(Provided text)

# Mario Beauregard Scoop: the new MB Nylon - stunning!!!



## guitarjunky (Sep 11, 2007)

Just got my hands on the first pictures of the new *Mario Beauregard Nylon MB *to be launched this summer at the Montreal Guitar Show...

One word: stunning!!!


----------



## Jeff Flowerday (Jan 23, 2006)

guitarjunky said:


> One word: stunning!!!


Absolutely!


----------



## Mooh (Mar 7, 2007)

I swallowed hard when I saw this. If it sounds even half as good as it looks, it'll be superb.

Peace, Mooh.


----------



## Ship of fools (Nov 17, 2007)

*Wow*

What kind of on board electronics does it have and types of woods used to make her, that is prettu stunning that for sure.Ship............would love to give that a test drive


----------



## guitarjunky (Sep 11, 2007)

Here are the specs!


scale: 650mm 
nut: 1.900"
back and sides : east indian rosewood ( carved back)

(End Provided text)
(Data shown)

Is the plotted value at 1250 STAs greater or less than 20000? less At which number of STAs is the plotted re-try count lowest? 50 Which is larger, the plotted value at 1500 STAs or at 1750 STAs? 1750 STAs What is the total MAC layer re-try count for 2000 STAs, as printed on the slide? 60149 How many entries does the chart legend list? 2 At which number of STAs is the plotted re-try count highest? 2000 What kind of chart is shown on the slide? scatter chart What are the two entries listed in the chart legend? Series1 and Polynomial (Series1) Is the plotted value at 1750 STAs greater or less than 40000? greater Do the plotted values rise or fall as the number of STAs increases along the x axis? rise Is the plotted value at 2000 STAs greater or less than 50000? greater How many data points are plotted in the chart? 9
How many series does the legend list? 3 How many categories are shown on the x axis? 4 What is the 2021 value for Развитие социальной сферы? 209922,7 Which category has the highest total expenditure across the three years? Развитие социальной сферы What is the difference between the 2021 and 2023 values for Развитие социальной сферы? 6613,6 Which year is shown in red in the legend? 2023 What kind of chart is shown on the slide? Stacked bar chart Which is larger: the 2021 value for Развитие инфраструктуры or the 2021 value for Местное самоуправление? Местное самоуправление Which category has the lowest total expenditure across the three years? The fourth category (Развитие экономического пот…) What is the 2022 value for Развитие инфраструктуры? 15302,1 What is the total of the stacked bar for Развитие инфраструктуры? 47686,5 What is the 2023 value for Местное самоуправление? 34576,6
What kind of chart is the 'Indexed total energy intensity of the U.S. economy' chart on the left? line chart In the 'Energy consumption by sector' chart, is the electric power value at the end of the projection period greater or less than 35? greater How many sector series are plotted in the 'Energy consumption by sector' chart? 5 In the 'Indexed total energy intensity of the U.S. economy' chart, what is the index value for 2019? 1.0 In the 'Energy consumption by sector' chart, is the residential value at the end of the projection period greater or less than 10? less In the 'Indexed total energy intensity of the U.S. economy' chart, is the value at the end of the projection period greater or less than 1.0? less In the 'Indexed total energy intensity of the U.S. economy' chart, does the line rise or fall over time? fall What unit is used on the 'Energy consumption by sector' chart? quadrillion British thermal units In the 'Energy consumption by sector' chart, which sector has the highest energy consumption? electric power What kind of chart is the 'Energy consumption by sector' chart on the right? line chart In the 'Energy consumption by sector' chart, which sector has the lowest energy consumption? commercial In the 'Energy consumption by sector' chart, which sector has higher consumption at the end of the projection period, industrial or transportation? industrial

(End Data shown)

What the task asks
Pick up the forum thread about the new Mario Beauregard nylon guitar right after its last line, and keep going with the spec list.

Answer for this exercise
premium cedar top 
mahogany neck with trussrod and magnet trussrod cover
ebony fretboard and headcap
sloanes tuners
mix of d-tar(undersaddle) and K&K transducers(under the top/bridge)


----------



## james on bass (Feb 4, 2006)

That's gorgeous. Don't see too many "coffee table" guitars.


----------



## zontar (Oct 25, 2007)

Curved edges?

It's nice to see that on more electrics--I'm wondering if, other than the weight, will it feel closer to a Tele or a Les Paul shapewise?

Nice looking guitar though.


----------



## Mike MacLeod (Nov 27, 2006)

Interesting, and certainly beautiful.

Mario makes some magnificent instruments. I'll be interesting in hearing a review. I have no doubt that it will be inspiring.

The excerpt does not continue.